A plot highlighting some of the differences between the centrality measures discussed above is given in {numref}`MacaqueExample`. Here we consider the cortical network of the Macaque monkey - 47 nodes denoting distinct cortical areas and 626 edges denoting physical links between these areas. This network is directed but in the calculation of eigenvector and degree centralities we treated the network as undirected. All three centrality measures follow roughly the same trend, however, Katz centrality ($\alpha = 0.05$) and degree centrality seem to more strongly correlated for this network, which is perhaps not too surprising given the small value of the attenuation factor.

### PageRank
Closely related to the above concepts is that of the PageRank algorithm that Google employs to rank web pages. Google models the World Wide Web (WWW) as a network $N = (V, E)$ such that each node describes a webpage and a directed edge is placed between pairs of webpages if a hyperlink exists linking one page to the other. In addition, edges are weighted according to the out-degree of each node, which leads to a weighted adjacency matrix of the form

$$
 H = D_\mathrm{out}^{-1}A,\qquad (\text{here } D_\mathrm{out} = \mathrm{diag}\left(k_1^\mathrm{out},k_2^\mathrm{out},\ldots, k_n^\mathrm{out}\right))
$$

which is a row stochastic matrix termed the *hyperlink matrix*. Note that the above weighted network defines a Markov process, and the idea behind the PageRank algorithm is to rank webpages based upon the amount of time a random surfer (following this probability structure) would spend at each page.

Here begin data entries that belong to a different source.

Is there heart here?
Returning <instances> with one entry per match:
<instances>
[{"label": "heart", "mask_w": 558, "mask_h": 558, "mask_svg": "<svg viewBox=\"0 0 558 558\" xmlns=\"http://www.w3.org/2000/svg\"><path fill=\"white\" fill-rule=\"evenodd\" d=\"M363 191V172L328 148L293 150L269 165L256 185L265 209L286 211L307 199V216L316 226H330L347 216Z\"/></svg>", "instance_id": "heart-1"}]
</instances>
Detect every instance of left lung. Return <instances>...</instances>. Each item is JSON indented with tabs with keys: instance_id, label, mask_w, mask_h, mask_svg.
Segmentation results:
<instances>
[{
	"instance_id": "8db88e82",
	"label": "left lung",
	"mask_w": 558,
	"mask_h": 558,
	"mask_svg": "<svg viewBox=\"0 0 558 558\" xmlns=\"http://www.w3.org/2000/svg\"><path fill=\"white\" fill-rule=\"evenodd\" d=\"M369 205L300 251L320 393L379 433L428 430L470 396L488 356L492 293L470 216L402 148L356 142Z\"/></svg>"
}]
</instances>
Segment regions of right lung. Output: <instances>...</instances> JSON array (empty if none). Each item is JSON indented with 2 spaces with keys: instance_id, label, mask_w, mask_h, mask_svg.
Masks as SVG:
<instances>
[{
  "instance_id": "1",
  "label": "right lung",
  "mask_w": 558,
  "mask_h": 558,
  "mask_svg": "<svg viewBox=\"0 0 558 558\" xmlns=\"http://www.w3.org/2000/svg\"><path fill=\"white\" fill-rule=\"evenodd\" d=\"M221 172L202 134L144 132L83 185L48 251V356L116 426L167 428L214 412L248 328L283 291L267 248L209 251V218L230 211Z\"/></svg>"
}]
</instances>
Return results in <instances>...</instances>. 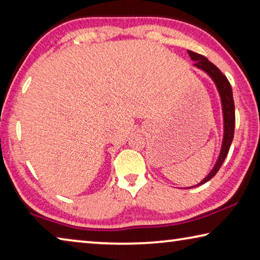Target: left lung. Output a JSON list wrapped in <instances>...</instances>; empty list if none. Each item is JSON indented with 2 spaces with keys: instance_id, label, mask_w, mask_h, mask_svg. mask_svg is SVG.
<instances>
[{
  "instance_id": "1",
  "label": "left lung",
  "mask_w": 260,
  "mask_h": 260,
  "mask_svg": "<svg viewBox=\"0 0 260 260\" xmlns=\"http://www.w3.org/2000/svg\"><path fill=\"white\" fill-rule=\"evenodd\" d=\"M188 54L190 56V58L195 61L193 63V67L199 68L203 70L209 76L213 79V81L217 85V88L219 90L220 98H221V103H222V111H223V125H225V134H223V142L221 147V151H220V156L218 158V161L213 170L211 171L210 174L206 177L203 181L200 184H203L208 182L209 180L212 179L215 174L218 173L220 167H221L222 162L225 161V158L228 155V151H230L231 144L233 138H234V129H235V105H234V99H233V91L231 83L228 81L225 74L215 67L214 64L211 63V61L204 57L203 55L197 54V52H193L188 50ZM197 184V186H200Z\"/></svg>"
}]
</instances>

However, a number of issues arise due to the structure of the WWW, such as the existence of so-called "dangling nodes" which are web pages with no out-going links - such pages act as dead-ends from which the random surfer cannot escape. For this reason the actual *Google matrix* is a modified version of Equation {numref}`google` that avoids issues such as these, and is given by

$$
 G = \alpha S + \frac{1-\alpha}{n}\mathbf{1}\mathbf{1}^T.
$$

where $S = H + \mathbf{a}(1/n\mathbf{1}^T)$, where $a_i=1$ if page $i$ is "dangling", and $\mathbf{1}_i=1, \forall i$. Importantly, the resulting matrix is both stochastic and irreducible.

```{figure} ../../images/GoogleExample.png
---
height: 350px
name: googleexample
---
A directed network on 6 nodes.
```

One problem with the above matrix representation, which is particularly pertinent for a network the size of the WWW, is that it results in a completely dense matrix, which is very bad from a computational point of view. Fortunately, $G$ can be rewritten as a \emph{rank-one update} to the sparse hyperlink matrix $H$ as follows

$$
 G &= \alpha\left(H + 1/n\mathbf{a}\mathbf{1}^T\right) + (1-\alpha)1/n\mathbf{1}\mathbf{1}^T\\
   &= \alpha H + (\alpha\mathbf{a}+(1-\alpha)\mathbf{1})1/n\mathbf{1}^T.
$$

As an example, consider the network in Figure \ref{fig:googleexample}. Setting $\alpha = 0.9$ results in the following Google matrix

$$
 G &= 0.9H + (0.9      
      \left(
       \begin{array}{c}
       0 \\
       1 \\
       0 \\
       0 \\
       0 \\
       0 \\
      \end{array}
      \right) + 0.1      
     \left(
      \begin{array}{c}
      1 \\
      1 \\
      1 \\
      1 \\
      1 \\
      1 \\
      \end{array}
     \right))1/6\left(
      \begin{array}{cccccc}
      1&1&1&1&1&1\\      \end{array}
      \right)\\
   &\\   
   &= \left(
      \begin{array}{cccccc}
      1/60  & 7/15  & 7/15 & 1/60  & 1/60  & 1/60\\
      1/6   &  1/6  & 1/6  & 1/6   & 1/6   & 1/6 \\
      19/60 & 19/60 & 1/60 & 1/60  & 19/60 & 1/60\\
      1/60  & 1/60  & 1/60 & 1/60  & 7/15  & 7/15\\
      1/60  & 1/60  & 1/60 & 7/15  & 1/60  & 7/15\\
      1/60  & 1/60  & 1/60 & 11/12 & 1/60  & 1/60\\  
      \end{array}
      \right)
$$

Google's PageRank vector is the "stationary" vector of $G$ and is given by

$$
\mathbf{\pi}^T = \left(
      \begin{array}{cccccc}
      0.03721&0.05396&0.04151&0.3751&0.206&0.2862\\      \end{array}
      \right)
$$

The above vector is guaranteed to exist for the matrix $G$, however, it does not in general exist for the hyperlink matrix $H$. According to the PageRank scores, nodes 4 and 6 are the most important, whilst node 1 is the least important - PageRank measures the importance of a node in terms of how "important" the nodes pointing at it are.